Assigned task: Shown below is a listing with pictures; reproduce exactly, and only, the lines between the ones containing "Рецепт Лаваш с сыром и зеленью." and "marquise-earrings-peyote_magatama_Beadology-Iowa", inclusive, leaving the pictures out.

Data extract:
#####

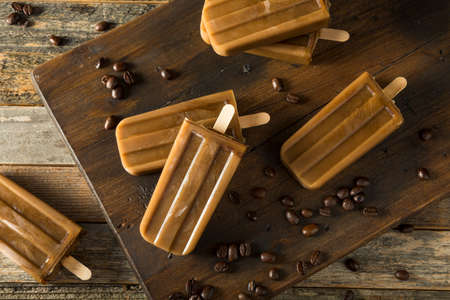 Homemade Refreshing Iced Coffee Popsicles on a Stick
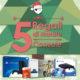 5 Regali di Natale: Console
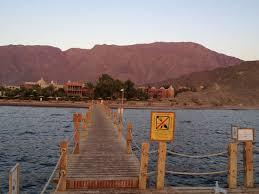 GAFI Discussions Ongoing to Develop Taba-Nuweiba Region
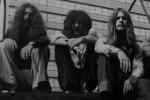 Black Sabbath (blacksabbath.com)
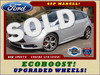2014 Ford Focus ST - ECOBOOST - UPGRADED WHEELS! Mooresville , NC
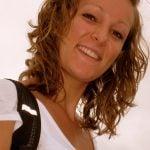 Stephanie Jackson-Horner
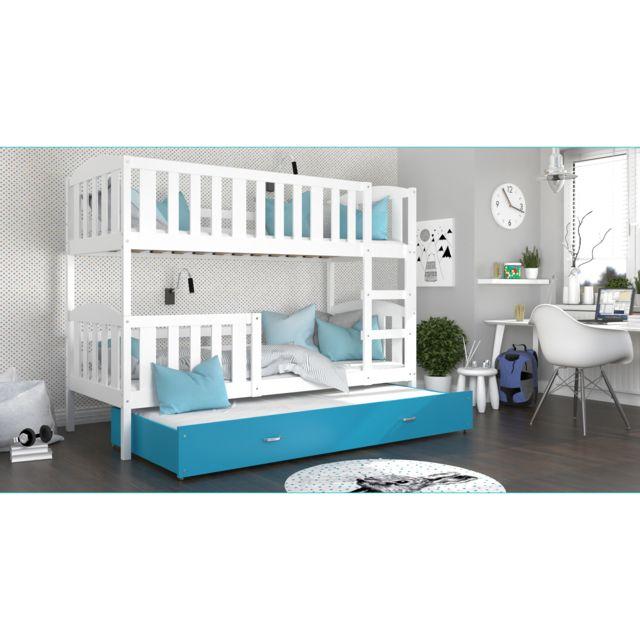 lit superpose 3 places teo 90x190 blanc bleu livre avec tiroir 3 sommiers et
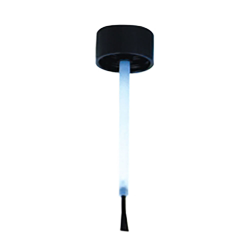 15/415 Phenolic Brush Cap with PE Liner- 2-1/4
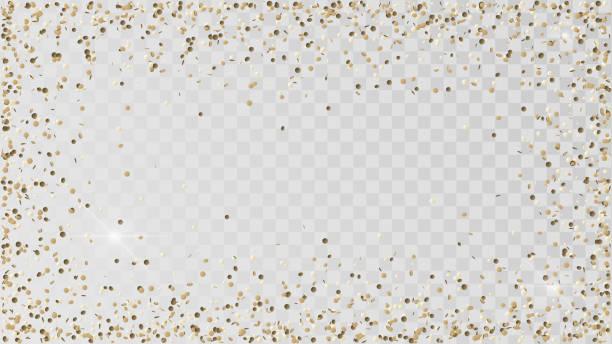 stockillustraties, clipart, cartoons en iconen met gegoten gouden confetti - confetti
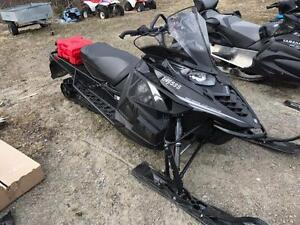 2015 YAMAHA VIPER STX 141 TURBO! STUDDED TRACK LOW KMS! & MORE!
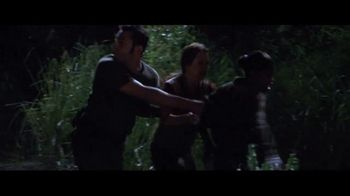 Jurassic World: Fallen Kingdom - Alternate Trailer 4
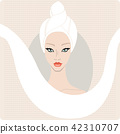 Beautiful woman keep hair wrapped in a towel. SPA banner design template,hand drawn vector 42310707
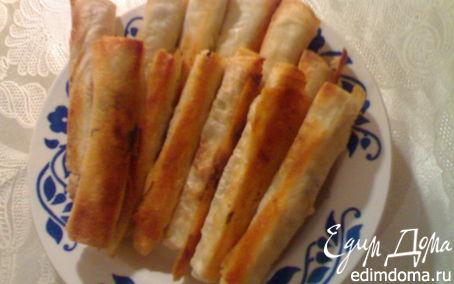 Рецепт Лаваш с сыром и зеленью.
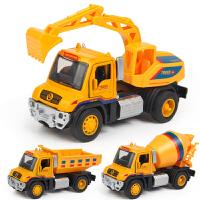 小汽车合金回力工程车模型套装男孩惯性儿童挖掘机玩具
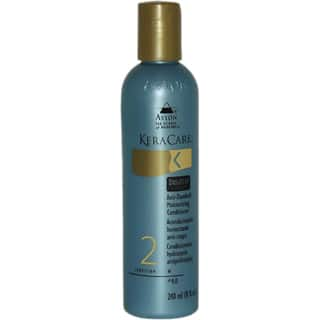 Avlon KeraCare Dry & Itchy Scalp Anti-Dandruff Moisturizing 8 oz Conditioner|https://ak1.ostkcdn.com/images/products/6780727/P14319448.jpg?impolicy=medium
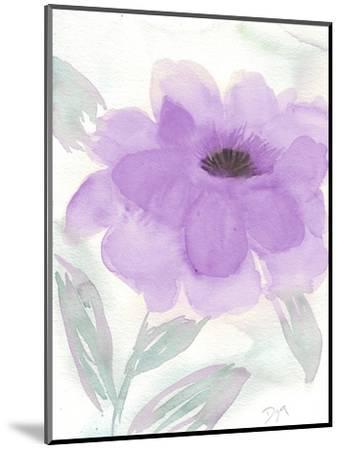 Lilac Peony II-Beverly Dyer-Mounted Art Print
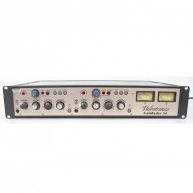 Used Gain Ryder 3 from Valvotronics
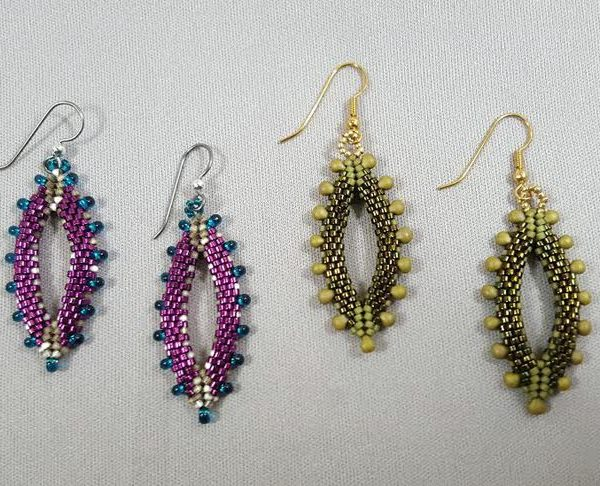 marquise-earrings-peyote_magatama_Beadology-Iowa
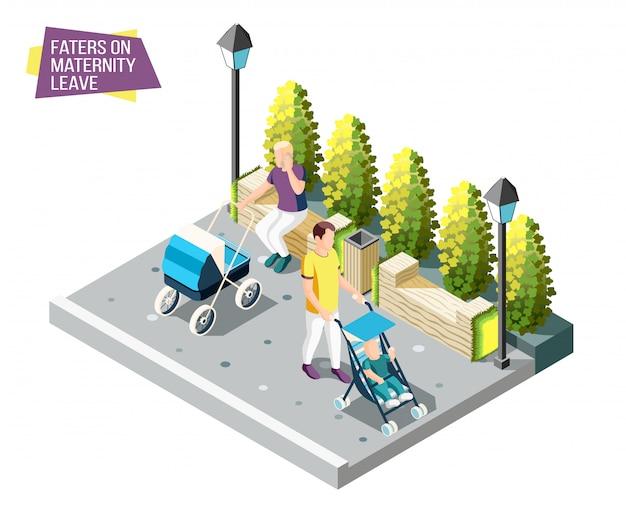 Väter auf mutterschaftsurlaub gehen im stadtpark mit neugeborenen, die in ihrer isometrischen entwurfskonzeptillustration des kinderwagens schlafen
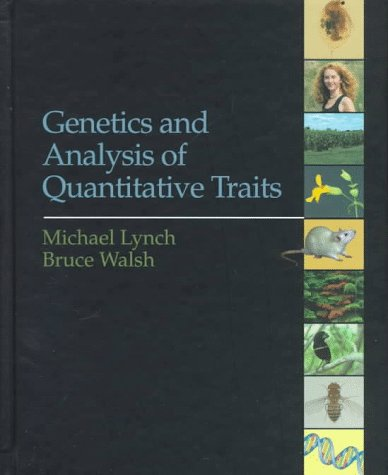 Genetics and Analysis of Quantitative Traits 9780878934812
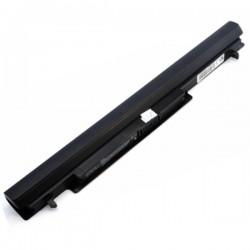 Bateria ASUS A41-K56 A46 K46 K56 Genérico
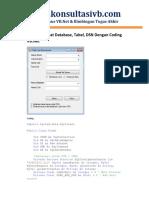 Membuat Database Tabel Dsn Dengan Coding Vbnet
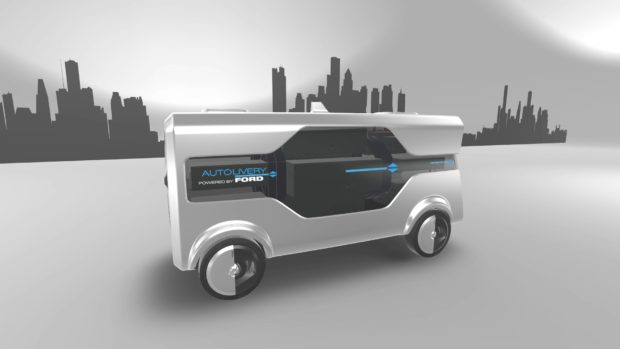 """Autodelivery Concept - O projeto foi desenvolvido por designers no Last Mile Mobility Challenge - um desafio no estilo """"hackathon"""" promovido pela Ford no evento."""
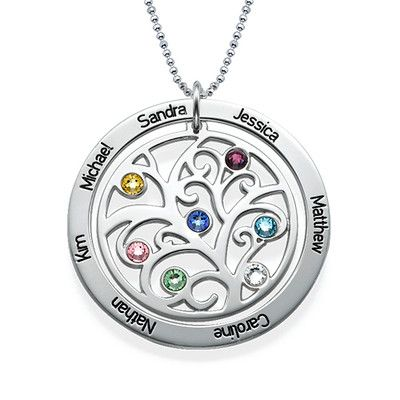 Family Tree Birthstone Necklace | MyNameNecklace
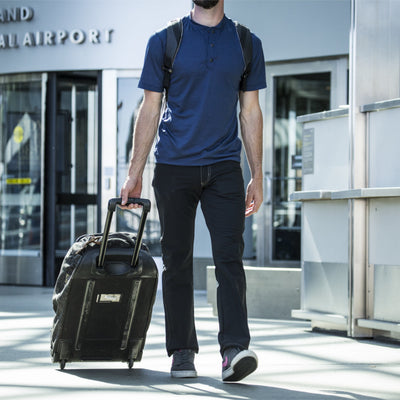 Thunderbolt Sportswear Baseline Henley - 100% Merino 18.5 Micron 170GSM with roller bag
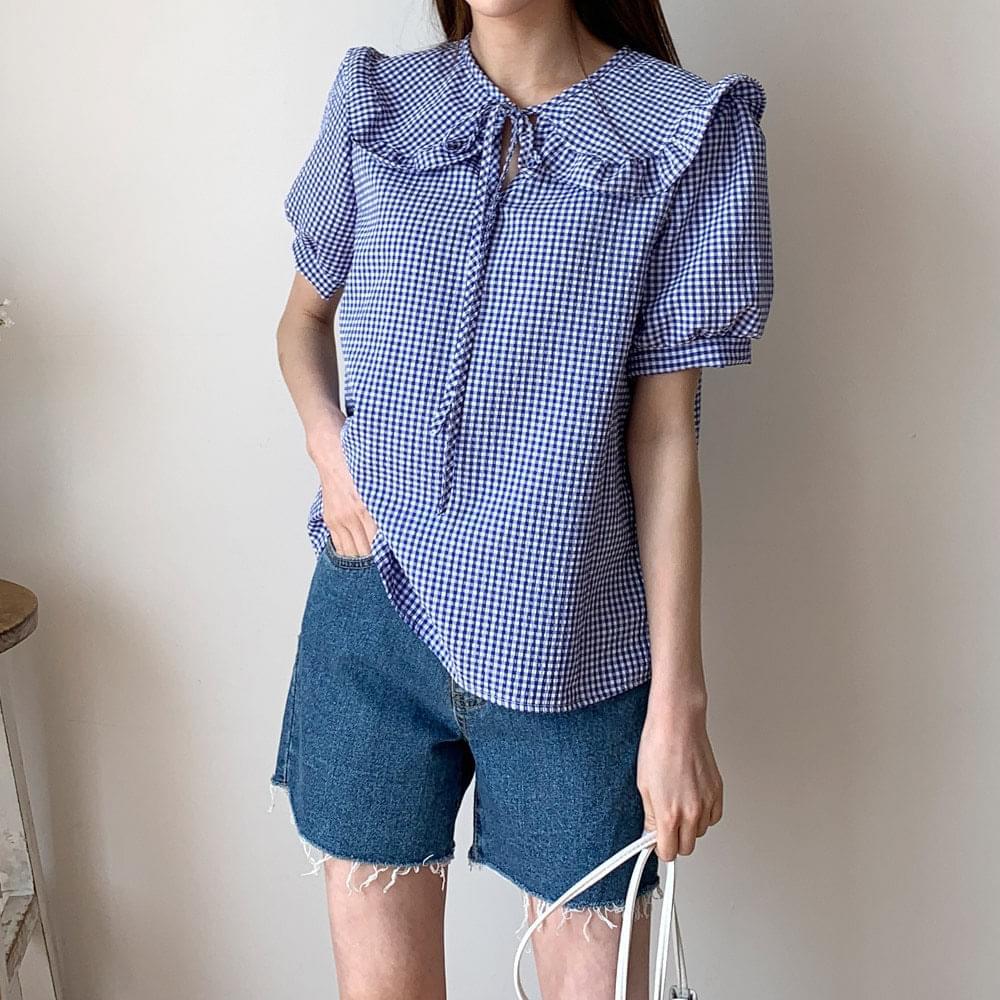 Mau frill collar blouse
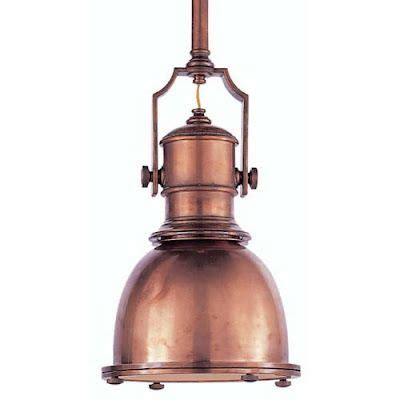 copper pendant light vintage lighting pinterest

#####

Task output:
 Рецепт Лаваш с сыром и зеленью.
 小汽车合金回力工程车模型套装男孩惯性儿童挖掘机玩具
 Avlon KeraCare Dry & Itchy Scalp Anti-Dandruff Moisturizing 8 oz Conditioner|https://ak1.ostkcdn.com/images/products/6780727/P14319448.jpg?impolicy=medium
 Lilac Peony II-Beverly Dyer-Mounted Art Print
 Used Gain Ryder 3 from Valvotronics
 marquise-earrings-peyote_magatama_Beadology-Iowa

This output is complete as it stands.